# RECORDS PROVIDED start

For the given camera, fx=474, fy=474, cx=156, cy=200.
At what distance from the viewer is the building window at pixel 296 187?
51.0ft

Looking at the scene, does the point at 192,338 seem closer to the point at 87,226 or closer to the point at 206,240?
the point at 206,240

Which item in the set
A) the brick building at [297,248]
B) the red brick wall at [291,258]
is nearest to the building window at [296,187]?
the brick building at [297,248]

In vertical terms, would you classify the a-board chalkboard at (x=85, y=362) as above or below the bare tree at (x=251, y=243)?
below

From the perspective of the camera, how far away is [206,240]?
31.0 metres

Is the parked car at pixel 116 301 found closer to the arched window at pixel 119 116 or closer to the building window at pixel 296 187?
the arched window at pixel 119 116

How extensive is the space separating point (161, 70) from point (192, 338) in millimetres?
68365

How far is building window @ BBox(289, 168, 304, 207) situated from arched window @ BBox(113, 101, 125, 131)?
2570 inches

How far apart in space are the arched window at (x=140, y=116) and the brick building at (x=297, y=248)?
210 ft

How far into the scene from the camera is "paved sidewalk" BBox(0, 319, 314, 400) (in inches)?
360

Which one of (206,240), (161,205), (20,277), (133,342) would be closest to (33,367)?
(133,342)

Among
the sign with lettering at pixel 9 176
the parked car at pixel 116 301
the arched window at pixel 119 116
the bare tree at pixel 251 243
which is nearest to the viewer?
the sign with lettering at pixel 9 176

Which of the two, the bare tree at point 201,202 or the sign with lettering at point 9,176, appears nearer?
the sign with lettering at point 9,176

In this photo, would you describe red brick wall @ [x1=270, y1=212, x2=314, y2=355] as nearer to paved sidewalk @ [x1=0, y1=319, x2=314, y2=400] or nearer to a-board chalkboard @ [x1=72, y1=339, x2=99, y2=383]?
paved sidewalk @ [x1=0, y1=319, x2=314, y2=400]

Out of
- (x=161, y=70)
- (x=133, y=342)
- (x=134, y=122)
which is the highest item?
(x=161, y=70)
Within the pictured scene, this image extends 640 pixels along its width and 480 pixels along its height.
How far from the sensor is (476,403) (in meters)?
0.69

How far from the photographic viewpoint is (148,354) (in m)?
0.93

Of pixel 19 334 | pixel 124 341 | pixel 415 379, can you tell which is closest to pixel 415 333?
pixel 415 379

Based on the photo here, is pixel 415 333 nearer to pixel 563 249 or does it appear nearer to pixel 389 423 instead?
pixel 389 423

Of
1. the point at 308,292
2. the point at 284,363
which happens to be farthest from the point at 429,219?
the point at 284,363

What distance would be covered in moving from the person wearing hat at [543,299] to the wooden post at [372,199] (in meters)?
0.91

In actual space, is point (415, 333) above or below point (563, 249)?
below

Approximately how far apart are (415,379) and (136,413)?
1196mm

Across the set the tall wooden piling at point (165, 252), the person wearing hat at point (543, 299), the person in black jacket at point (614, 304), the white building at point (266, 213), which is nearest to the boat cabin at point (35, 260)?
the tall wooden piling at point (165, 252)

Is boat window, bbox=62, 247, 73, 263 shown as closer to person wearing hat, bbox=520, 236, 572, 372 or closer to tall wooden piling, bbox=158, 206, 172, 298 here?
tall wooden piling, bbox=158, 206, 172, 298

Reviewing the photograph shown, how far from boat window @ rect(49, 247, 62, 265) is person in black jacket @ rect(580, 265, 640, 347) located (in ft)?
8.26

# RECORDS PROVIDED end

Reproduce all of the data exactly as given.

For the given camera, fx=474, fy=474, cx=156, cy=200.
At what distance from the viewer is the building window at pixel 296 187?
51.0ft

Looking at the scene, does the point at 192,338 seem closer to the point at 87,226 or closer to the point at 206,240?
the point at 206,240

Which item in the set
A) the brick building at [297,248]
B) the red brick wall at [291,258]
is nearest to the building window at [296,187]?
the brick building at [297,248]

In vertical terms, would you classify the a-board chalkboard at (x=85, y=362) as above or below the bare tree at (x=251, y=243)?
below

From the perspective of the camera, how far away is [206,240]?
31.0 metres

Is the parked car at pixel 116 301 found closer to the arched window at pixel 119 116 or closer to the building window at pixel 296 187?
the arched window at pixel 119 116

How extensive is the space separating point (161, 70) from point (192, 338) in millimetres?
68365

How far is building window @ BBox(289, 168, 304, 207) situated from arched window @ BBox(113, 101, 125, 131)?
2570 inches

How far apart in space are the arched window at (x=140, y=116) and the brick building at (x=297, y=248)?
210 ft

How far into the scene from the camera is "paved sidewalk" BBox(0, 319, 314, 400) (in inches)?
360

Which one of (206,240), (161,205), (20,277), (133,342) would be closest to (33,367)?
(133,342)

Among
the sign with lettering at pixel 9 176
the parked car at pixel 116 301
the arched window at pixel 119 116
the bare tree at pixel 251 243
which is nearest to the viewer?
the sign with lettering at pixel 9 176

Which of the two, the bare tree at point 201,202 or the sign with lettering at point 9,176, appears nearer?
the sign with lettering at point 9,176

In this photo, would you describe red brick wall @ [x1=270, y1=212, x2=314, y2=355] as nearer to paved sidewalk @ [x1=0, y1=319, x2=314, y2=400] or nearer to a-board chalkboard @ [x1=72, y1=339, x2=99, y2=383]?
paved sidewalk @ [x1=0, y1=319, x2=314, y2=400]

Out of
- (x=161, y=70)
- (x=133, y=342)
- (x=134, y=122)
which is the highest item?
(x=161, y=70)
Within the pictured scene, this image extends 640 pixels along its width and 480 pixels along its height.
How far from the sensor is (476,403) (in meters)?
0.69

How far from the photographic viewpoint is (148,354) (in m)?
0.93

Of pixel 19 334 | pixel 124 341 | pixel 415 379, can you tell which is closest to pixel 415 333?
pixel 415 379

Based on the photo here, is pixel 415 333 nearer to pixel 563 249 or does it appear nearer to pixel 389 423 instead?
pixel 389 423

Of
1. the point at 308,292
2. the point at 284,363
which happens to be farthest from the point at 429,219?
the point at 284,363

What distance would be covered in moving from the person wearing hat at [543,299] to the wooden post at [372,199] (in meters)?
0.91

In actual space, is point (415, 333) above or below point (563, 249)?
below

Approximately how far apart are (415,379) and (136,413)?
1196mm

Across the set the tall wooden piling at point (165, 252), the person wearing hat at point (543, 299), the person in black jacket at point (614, 304), the white building at point (266, 213), which is nearest to the boat cabin at point (35, 260)?
the tall wooden piling at point (165, 252)

Is boat window, bbox=62, 247, 73, 263 shown as closer to person wearing hat, bbox=520, 236, 572, 372 or closer to tall wooden piling, bbox=158, 206, 172, 298 here?
tall wooden piling, bbox=158, 206, 172, 298

Reviewing the photograph shown, how far from boat window @ rect(49, 247, 62, 265) is person in black jacket @ rect(580, 265, 640, 347) located (in ft)?
8.26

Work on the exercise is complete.